- Given task -
Rescale the answers in the items, from the line containing "Taking a close" through the end of the items, and write out every line in that span again, requests included. Multiply each coordinate in the answers by 0.8 and round to whole numbers, halves up, but leave the numbers in the requests unchanged.

* BEGIN Data entries *

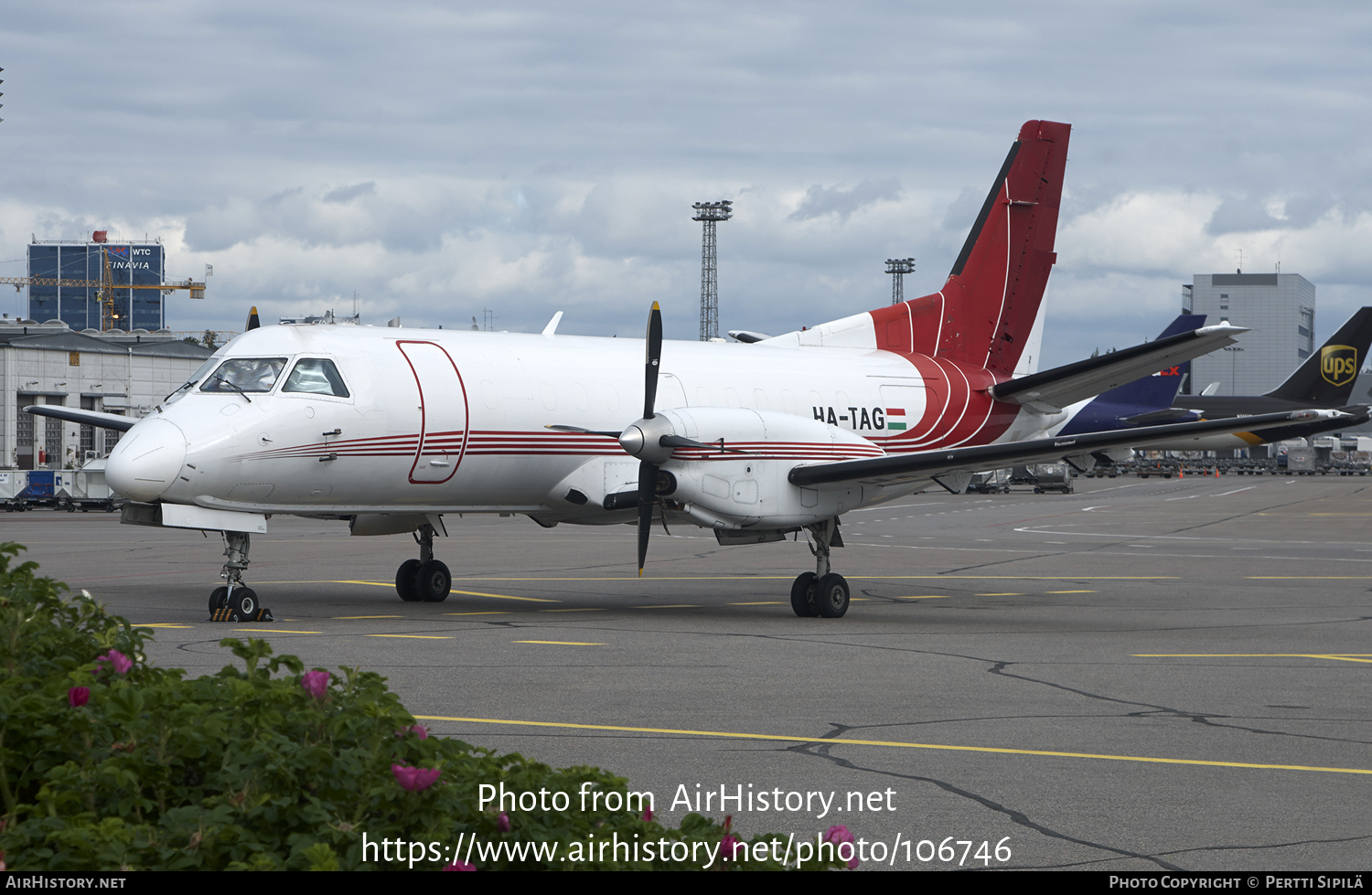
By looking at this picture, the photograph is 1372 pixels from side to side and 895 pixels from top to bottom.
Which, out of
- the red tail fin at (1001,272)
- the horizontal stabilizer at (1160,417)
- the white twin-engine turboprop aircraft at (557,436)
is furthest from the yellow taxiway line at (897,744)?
the horizontal stabilizer at (1160,417)

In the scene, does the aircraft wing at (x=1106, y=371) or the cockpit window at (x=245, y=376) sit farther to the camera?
the aircraft wing at (x=1106, y=371)

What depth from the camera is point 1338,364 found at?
4581 centimetres

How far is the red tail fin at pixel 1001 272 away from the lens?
67.9ft

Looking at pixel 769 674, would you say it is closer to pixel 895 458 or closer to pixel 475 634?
pixel 475 634

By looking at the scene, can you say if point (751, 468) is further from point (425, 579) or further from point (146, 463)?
point (146, 463)

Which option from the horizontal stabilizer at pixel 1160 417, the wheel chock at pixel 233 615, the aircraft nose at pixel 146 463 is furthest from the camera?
the horizontal stabilizer at pixel 1160 417

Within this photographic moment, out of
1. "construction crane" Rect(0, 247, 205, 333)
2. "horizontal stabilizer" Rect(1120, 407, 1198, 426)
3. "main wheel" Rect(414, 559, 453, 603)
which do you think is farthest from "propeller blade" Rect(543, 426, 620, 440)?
"construction crane" Rect(0, 247, 205, 333)

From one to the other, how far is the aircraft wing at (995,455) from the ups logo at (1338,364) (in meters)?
33.0

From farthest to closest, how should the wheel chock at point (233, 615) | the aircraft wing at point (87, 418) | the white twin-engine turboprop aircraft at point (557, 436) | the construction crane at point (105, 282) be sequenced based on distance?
the construction crane at point (105, 282) < the aircraft wing at point (87, 418) < the white twin-engine turboprop aircraft at point (557, 436) < the wheel chock at point (233, 615)

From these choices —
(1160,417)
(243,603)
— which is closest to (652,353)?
(243,603)

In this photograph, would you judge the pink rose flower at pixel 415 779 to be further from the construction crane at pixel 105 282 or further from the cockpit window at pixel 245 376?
the construction crane at pixel 105 282
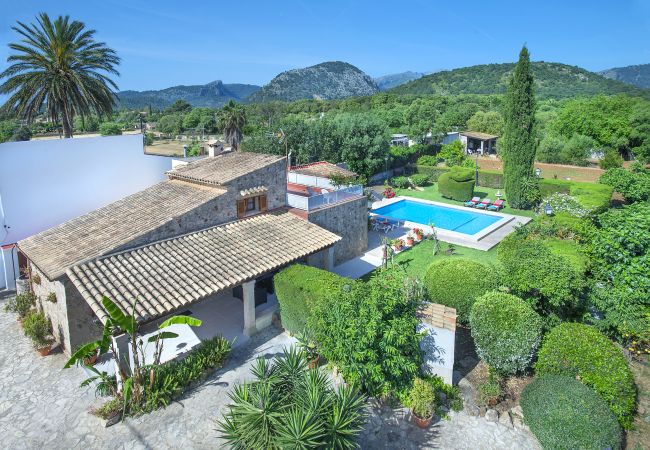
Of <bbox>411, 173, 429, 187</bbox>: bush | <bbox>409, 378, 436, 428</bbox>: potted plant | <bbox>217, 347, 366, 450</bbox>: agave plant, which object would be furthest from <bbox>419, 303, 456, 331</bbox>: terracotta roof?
<bbox>411, 173, 429, 187</bbox>: bush

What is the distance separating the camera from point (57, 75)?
23562mm

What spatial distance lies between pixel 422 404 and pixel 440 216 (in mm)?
24732

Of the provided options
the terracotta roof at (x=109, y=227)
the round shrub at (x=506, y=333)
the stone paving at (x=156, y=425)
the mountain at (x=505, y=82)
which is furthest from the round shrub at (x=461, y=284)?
the mountain at (x=505, y=82)

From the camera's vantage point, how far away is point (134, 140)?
75.9ft

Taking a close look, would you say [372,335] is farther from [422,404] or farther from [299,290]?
[299,290]

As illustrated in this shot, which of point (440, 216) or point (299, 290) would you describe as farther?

* END Data entries *

- Solution for this exercise -
Taking a close look, would you say [372,335] is farther from [422,404] or farther from [299,290]?
[239,232]

As illustrated in this shot, which of point (440, 216) or point (299, 290) would you describe as farther?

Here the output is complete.